Evaluation of the Selected Fractured Rods
After the results of the initial analysis on the A354BD rods had shown signs of hydrogen embrittlement, the various parties responsible for the bridge design were concerned about the potential of hydrogen embrittlement in other A354BD rods throughout the rest of the bridge. Therefore, another study was initiated to test rods throughout the bridge. A variety of rods of different sizes, tension levels, and locations were selected for detailed laboratory testing to determine chemical composition, hardness, and susceptibility to hydrogen embrittlement. All mechanical property tests showed that material properties were generally uniform and within specification requirements. Another Charpy impact toughness test was conducted which showed toughness levels of the majority of the rods within the normal ranges for the material. Only the tests on the samples of the 2008 rods showed lower toughness values. After these tests resulted in normal readings, the Townsend Test for Stress Corrosion Cracking (SCC) was performed on the fulldiameter rods obtained from the various groups of previously selected rods. In this test, the tensile load was increased very slowly (in steps) until a threshold load level was established for the onset of cracking due to hydrogen embrittlement (Figure 4). This slow increase was essential because of the required time it takes for diffusion in detecting the effects of hydrogen. To properly detect the threshold load for hydrogen entering the steel from the environment due to corrosion (environmental hydrogen), the rods were loaded up to 1.8 million pounds while immersed in saltwater containing 3.5% sodium chloride. The results of this test concluded: • The 2008 rods failed because of hydrogen embrittlement at the same load (0.70 Fu) that led to failure on the bridge with similar fracture characteristic. (This confirms the
Townsend Test duplicates the actual performance of the rods.) • The fracture surface on the rods showed where the initiation of the crack occurred. As the cracks progressed, the fractures changed from intergranular to cleavage and finally to ductile fractures that took place on the opposite end of the initial cracks. (These fractures were evident in all the 2008 bolts examined.) • After testing the remaining rods, it was determined that all had threshold loads greater than their design loads, indicating they were not susceptible to hydrogen embrittlement.

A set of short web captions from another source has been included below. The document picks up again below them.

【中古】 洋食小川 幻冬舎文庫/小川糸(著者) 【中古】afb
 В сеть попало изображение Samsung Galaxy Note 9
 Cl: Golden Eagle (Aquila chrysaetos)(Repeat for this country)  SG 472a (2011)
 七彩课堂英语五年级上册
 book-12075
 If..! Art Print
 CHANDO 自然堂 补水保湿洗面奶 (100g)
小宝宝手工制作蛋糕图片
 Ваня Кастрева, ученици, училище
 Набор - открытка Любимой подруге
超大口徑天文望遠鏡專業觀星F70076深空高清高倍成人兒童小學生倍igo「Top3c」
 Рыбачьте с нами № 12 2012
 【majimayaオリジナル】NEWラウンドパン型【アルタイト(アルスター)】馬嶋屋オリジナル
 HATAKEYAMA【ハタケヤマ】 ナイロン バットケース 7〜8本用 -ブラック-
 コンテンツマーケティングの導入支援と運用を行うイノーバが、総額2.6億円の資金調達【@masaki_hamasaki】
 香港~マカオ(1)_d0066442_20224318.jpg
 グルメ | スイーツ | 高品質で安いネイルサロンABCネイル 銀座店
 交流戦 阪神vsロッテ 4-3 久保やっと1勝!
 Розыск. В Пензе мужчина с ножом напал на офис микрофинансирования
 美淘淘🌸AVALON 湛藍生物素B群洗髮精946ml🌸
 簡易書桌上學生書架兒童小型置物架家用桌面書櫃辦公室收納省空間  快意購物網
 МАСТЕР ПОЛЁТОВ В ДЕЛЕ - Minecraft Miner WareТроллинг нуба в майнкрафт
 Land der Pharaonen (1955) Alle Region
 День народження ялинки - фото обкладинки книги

The next step was to determine if hydrogen was already present in the steel and if it could have contributed to the low threshold of the fractured rods. The Townsend test was repeated in air, without exposure to salt water, to make the determination. This test showed a complete absence of hydrogen embrittlement and resulted in the following: • Failure of the 2008 rods in the wet
Townsend Test occurred as a result of environmentally induced hydrogen embrittlement.
• The 2008 rods would not have failed if they were protected from saltwater Following the Townsend Test, the Raymond test was conducted on two types of small specimens cut from full-size rods. This test is a slow, rising step-load laboratory bend that allows for an examination to determine the susceptibility to hydrogen embrittlement. The results were consistent with the Townsend Test and again proved the failure was a result of hydrogen embrittlement based on their exposed environment, not internal hydrogen. The main results of the study were as follows: the 2008 rods failed by hydrogen embrittlement at the same load (0.70 Fu) that resulted in failure on the bridge. The outcome provided independent confirmation of the result obtained with full diameter rods.
Summary
In conclusion, there was no indication that the galvanizing process contributed in any way to the failure of the rods from 2008. The low hydrogen embrittlement threshold of the failed rods was likely due to fabrication methods and thermal treatment of the rods. The results of this study indicate the Bay Bridge rods installed in 2008 failed because of environmentally induced hydrogen embrittlement caused by tensioning above their threshold while simultaneously immersed in water. This created the perfect environment to introduce hydrogen into the steel. There was no evidence that hydrogen was present in the steel before installation or tensioning, nor that internal hydrogen contributed to the A354BD rod failures. The Townsend Tests performed on the A354BD rods confirmed that, without the presence of water, the rods would not have failed. All of the remaining rods on the bridge were tested and proved to have hydrogen embrittlement thresholds higher than their pre-tensioned stress levels and were concluded as safe. The remaining rods were designed to have supplemental corrosion protection measures that include dehumidification, paint systems, or grout. All of these measures will prevent corrosion and the possibility of hydrogen embrittlement as long as the galvanized coating remains intact. Additionally, the development of specific maintenance procedures for the corrosion protection system can provide assurance to the bridge owners and will be specified in the Self-Anchoring Suspension (SAS) Maintenance Manual.▪ The online version of this article contains references. Please visit www.STRUCTUREmag.org.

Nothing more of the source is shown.